## Document extract
[Start of Attachment]

1. Behavior and Context
In the jazzmine architecture, CohereLLM functions as a specialized high-reasoning backend.
- V2 Protocol: It communicates with the https://api.cohere.com/v2 endpoint, moving away from older legacy structures to a more standardized chat completion format.
- Dual-Client Management: Like other providers, it maintains both an httpx.Client and httpx.AsyncClient to handle synchronous background tasks and asynchronous user-facing chat loops without blocking.
- Exact Token Mapping: Cohere provides high-fidelity token usage metadata in its response. This provider extracts input_tokens and output_tokens directly, allowing for precise cost tracking and context management.
2. Purpose
- Enterprise Reasoning: Leveraging models optimized for business logic and structured data extraction.
- RAG Optimization: Ideal for agents that rely heavily on EpisodicMemory and large context windows, as Command R is built to cite and reason over long documents.
- Cost Efficiency: Providing a balance of high performance and competitive pricing for the "Agent Reasoning" loop.

[End of Attachment]

## Explore the material
a. Answer these questions from the CohereLLM description, one line each:
(i) Which endpoint does CohereLLM communicate with?
(ii) Which two fields does it extract from Cohere's token usage metadata?
(iii) Which memory component is named for agents suited to this backend?
b. List every label that opens a bullet point in the CohereLLM description.
c. Extend the CohereLLM description past its final line.

## Information provided

[Start of Attachment]

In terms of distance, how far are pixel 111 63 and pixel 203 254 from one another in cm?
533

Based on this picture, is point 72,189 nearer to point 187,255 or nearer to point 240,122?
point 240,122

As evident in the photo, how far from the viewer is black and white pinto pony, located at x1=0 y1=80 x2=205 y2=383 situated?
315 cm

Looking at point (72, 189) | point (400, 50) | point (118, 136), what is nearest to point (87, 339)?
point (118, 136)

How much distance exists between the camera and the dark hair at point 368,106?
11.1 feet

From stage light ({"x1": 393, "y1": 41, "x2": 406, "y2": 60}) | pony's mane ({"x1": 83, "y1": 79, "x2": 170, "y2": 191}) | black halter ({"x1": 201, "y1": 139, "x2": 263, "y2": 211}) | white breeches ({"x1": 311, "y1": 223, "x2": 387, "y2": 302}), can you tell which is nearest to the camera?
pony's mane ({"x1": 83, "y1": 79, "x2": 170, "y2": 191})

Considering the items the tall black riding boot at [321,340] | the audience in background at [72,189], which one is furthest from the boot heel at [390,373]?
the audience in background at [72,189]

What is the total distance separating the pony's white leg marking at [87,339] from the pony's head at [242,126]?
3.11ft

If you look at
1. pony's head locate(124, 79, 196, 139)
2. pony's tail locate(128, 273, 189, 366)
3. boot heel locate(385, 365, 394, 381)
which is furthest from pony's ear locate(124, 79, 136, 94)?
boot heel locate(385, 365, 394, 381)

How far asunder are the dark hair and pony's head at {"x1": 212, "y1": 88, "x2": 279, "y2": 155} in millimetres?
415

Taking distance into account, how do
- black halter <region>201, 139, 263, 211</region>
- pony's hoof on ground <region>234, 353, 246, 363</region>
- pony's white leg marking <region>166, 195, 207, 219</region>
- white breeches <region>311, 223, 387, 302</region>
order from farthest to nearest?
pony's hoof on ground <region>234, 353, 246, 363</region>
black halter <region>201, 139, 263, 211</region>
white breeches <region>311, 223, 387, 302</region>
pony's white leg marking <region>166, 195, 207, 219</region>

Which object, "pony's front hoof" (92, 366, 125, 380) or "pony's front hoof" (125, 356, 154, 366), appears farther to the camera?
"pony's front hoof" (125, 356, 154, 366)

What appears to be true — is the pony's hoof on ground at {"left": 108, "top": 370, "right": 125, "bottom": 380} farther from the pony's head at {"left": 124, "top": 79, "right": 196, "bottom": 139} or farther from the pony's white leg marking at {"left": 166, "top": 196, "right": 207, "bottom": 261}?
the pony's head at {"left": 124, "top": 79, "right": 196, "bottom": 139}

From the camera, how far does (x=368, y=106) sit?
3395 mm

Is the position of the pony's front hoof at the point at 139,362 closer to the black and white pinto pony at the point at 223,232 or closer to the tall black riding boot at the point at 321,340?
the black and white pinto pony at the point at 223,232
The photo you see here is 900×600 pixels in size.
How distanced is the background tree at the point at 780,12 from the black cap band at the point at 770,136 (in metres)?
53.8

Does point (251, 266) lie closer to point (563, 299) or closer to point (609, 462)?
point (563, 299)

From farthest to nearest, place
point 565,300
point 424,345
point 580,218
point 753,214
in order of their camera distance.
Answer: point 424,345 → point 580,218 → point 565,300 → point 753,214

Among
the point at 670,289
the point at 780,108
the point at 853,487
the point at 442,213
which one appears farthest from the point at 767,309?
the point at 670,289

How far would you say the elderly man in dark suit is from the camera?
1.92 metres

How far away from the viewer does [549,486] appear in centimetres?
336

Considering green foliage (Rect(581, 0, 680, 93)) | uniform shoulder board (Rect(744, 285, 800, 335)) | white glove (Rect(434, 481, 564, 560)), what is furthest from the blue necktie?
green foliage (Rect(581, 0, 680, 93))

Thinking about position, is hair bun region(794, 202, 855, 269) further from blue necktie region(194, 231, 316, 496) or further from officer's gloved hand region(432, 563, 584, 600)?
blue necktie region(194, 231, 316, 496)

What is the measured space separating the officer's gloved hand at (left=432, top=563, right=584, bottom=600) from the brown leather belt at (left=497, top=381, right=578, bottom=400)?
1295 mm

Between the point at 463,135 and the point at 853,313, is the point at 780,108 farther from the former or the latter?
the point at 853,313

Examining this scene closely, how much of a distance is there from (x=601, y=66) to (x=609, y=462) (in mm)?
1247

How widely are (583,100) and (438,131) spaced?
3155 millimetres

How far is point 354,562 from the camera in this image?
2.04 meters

[End of Attachment]

## Responses to the exercise
a.
(i) https://api.cohere.com/v2
(ii) input_tokens and output_tokens
(iii) EpisodicMemory

b. V2 Protocol, Dual-Client Management, Exact Token Mapping, Enterprise Reasoning, RAG Optimization, Cost Efficiency

c.
3. High-Level API Examples
Example: Initializing the Cohere Provider
from jazzmine.core.llm import CohereLLM
# Initialize with the Command R+ model for maximum intelligence
llm = CohereLLM(
model="command-r-plus",
api_key="your-cohere-api-key",
temperature=0.3,
max_tokens=2048,
timeout=30.0
)
# Standard async generation
response = await llm.agenerate(messages)
print(f"Cohere says: {response.text}")
print(f"Turn cost: {response.usage.total_tokens} tokens")4. Detailed Functionality
__init__(api_key, model, **kwargs)
Functionality: Sets up the API credentials and initializes the asynchronous connection pool.
Parameters:
- api_key (str): Your Cohere API key.
- model (str): The model ID. Defaults to "command-r-plus".
- **kwargs: Inherited parameters like temperature, max_tokens, and timeout.
_prepare_payload(messages, stream) [Internal]
Functionality: Converts the framework's MessagePart list into the Cohere V2 JSON schema.
How it works: It maps the standard roles (user, assistant, system) directly to the Cohere messages array and injects the model, stream status, and sampling configuration.
_parse_response(data, start_time) [Internal]
Functionality: Navigates the Cohere V2 response tree to extract text and usage data.
How it works:
- Text Extraction: Accesses the text content via the path MessagePart -> content[0] -> text.
- Usage Normalization: It maps Cohere's input_tokens and output_tokens fields to the standardized LLMUsage object.
stream / astream
Functionality: Processes real-time token events from the Cohere API.
How it works: It listens for JSON events emitted by the /chat endpoint. It specifically identifies events of type: "content-delta". It then extracts the incremental text change from the delta object and yields it to the caller.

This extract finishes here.